With that nightmare kept safely at bay, however, Van Meegeren’s career has, over the years, frequently been conceived as a story of the Hogan’s Heroes variety, one that transforms the tragedy of the Nazi era into light comedy. For instance, an anecdote, much repeated, holds that Hermann Goering, while awaiting trial at Nuremberg, was transfixed with horror when he learned that his prized Vermeer had turned out to be a fake, “as though it were the first time he had discovered there was evil in the world.” Like so many other tales that have cropped up around Van Meegeren, this one appears to be apocryphal, invented long after Goering’s death.
Goering’s innermost thoughts on the subject of Han van Meegeren are lost to history, but we do know a bit about Goering’s ideas on deception and the twisted joys to be found in its use.
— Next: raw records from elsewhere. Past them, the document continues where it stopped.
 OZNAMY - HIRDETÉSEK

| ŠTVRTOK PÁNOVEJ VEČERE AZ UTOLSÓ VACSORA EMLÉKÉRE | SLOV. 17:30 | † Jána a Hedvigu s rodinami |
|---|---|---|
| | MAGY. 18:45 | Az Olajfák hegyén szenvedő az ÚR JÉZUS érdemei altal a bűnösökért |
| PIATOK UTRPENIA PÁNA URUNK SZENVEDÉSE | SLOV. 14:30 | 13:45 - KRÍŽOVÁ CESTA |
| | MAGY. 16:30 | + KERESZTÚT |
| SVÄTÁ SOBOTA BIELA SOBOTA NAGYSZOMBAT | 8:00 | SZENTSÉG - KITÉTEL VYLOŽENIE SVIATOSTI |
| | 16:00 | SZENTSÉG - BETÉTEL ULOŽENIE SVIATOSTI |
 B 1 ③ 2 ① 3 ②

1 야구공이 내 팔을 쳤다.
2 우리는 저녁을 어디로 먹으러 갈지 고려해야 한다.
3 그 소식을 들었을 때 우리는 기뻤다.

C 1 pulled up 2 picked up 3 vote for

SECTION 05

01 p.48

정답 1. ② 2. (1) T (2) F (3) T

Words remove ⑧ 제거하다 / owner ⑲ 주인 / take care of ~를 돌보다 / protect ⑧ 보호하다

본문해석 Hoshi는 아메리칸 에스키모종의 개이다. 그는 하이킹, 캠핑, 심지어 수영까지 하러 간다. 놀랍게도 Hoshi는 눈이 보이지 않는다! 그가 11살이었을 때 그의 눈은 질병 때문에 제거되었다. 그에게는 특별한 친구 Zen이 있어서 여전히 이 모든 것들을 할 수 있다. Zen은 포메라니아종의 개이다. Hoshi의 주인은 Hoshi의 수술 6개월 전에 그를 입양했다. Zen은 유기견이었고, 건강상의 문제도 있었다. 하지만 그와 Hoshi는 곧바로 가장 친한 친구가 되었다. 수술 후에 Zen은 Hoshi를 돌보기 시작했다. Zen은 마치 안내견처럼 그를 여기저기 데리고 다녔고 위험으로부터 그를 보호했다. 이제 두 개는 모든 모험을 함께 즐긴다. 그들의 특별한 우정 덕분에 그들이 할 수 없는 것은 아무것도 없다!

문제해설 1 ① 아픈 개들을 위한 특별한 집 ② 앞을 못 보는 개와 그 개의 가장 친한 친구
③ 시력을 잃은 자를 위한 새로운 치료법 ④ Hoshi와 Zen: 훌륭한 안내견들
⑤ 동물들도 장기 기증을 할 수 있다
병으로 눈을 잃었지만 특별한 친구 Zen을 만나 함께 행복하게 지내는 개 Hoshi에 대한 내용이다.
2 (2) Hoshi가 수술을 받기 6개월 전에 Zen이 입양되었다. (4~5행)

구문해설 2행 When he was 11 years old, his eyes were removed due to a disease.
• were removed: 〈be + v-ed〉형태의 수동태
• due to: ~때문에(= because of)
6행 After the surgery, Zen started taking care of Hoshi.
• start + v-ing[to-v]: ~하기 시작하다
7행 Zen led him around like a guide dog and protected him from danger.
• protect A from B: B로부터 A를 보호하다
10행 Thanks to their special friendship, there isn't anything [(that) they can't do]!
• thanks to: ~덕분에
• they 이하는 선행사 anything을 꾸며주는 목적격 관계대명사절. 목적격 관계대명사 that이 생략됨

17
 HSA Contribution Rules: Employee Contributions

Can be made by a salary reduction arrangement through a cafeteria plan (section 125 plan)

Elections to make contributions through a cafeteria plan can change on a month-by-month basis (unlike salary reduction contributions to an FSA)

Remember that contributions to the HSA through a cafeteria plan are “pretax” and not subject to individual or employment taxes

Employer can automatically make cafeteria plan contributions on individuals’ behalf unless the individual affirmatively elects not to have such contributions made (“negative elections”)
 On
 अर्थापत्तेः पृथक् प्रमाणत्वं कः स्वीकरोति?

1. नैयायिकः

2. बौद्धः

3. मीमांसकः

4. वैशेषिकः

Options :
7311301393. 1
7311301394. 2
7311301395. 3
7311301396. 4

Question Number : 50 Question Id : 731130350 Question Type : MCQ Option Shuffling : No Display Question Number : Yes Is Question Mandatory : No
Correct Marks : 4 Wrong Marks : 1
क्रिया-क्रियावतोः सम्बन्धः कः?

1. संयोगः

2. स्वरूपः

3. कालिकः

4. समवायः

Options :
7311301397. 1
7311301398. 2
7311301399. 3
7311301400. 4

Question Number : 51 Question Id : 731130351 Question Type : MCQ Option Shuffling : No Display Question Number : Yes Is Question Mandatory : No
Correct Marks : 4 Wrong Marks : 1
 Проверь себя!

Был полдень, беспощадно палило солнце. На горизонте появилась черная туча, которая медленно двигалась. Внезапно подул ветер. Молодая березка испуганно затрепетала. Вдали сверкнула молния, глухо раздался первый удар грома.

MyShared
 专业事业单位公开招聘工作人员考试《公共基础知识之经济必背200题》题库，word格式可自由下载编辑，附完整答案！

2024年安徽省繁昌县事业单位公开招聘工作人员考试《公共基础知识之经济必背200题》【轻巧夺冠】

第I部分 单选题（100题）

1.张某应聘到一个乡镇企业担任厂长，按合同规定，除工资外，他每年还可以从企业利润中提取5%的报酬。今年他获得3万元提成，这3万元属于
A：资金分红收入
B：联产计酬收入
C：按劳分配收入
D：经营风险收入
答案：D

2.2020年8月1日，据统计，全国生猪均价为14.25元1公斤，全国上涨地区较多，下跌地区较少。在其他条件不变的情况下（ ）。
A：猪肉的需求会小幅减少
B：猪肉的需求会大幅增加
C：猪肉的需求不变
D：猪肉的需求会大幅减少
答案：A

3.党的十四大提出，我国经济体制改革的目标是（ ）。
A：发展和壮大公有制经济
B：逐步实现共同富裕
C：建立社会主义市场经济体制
During his time at Nuremberg, Goering was interviewed extensively by a psychologist named Gustave Gilbert, who was given access to the major Nazi defendants by the Allies. Hoping to gain insight into the mental processes of these individuals, who had caused pain and suffering on a truly staggering scale, Gilbert tried to draw them out on the big questions of the day—war and peace, right and wrong, innocence and guilt. On April 18, 1946, Gilbert elicited Goering’s opinions about all of these subjects simultaneously, simply by making a single provocative statement. Most people, Gilbert observed, don’t want war or the destruction that it causes and are not grateful to leaders who bring such things to pass. Goering, surprisingly, nodded in agreement and said that this was all quite true: most people don’t want war, and moreover, they have nothing to gain from it. But, Goering added, there are those who know how to control the minds of men.
“The people can always be brought to the bidding of the leaders,” Goering said. “That is easy. All you have to do is tell them they are being attacked and then denounce the pacifists for lack of patriotism and exposing the country to danger. It works the same in any country.”
As a prisoner at Nuremberg with the prospect of the gallows looming in his future, Goering, as he himself knew, had no real influence over world events anymore. His big talk, although quite chilling, was now just empty bravado. His power, his position, his place in the scheme of things had all been based on lies, doomed, sooner or later, to fail. And in that regard, the former head of the Luftwaffe resembled no one quite so much as his Dutch doppelganger, his victimizer, the creator of the ever-so-costly painting that had once adorned the walls of Carinhall—Han van Meegeren, the man who made Vermeers.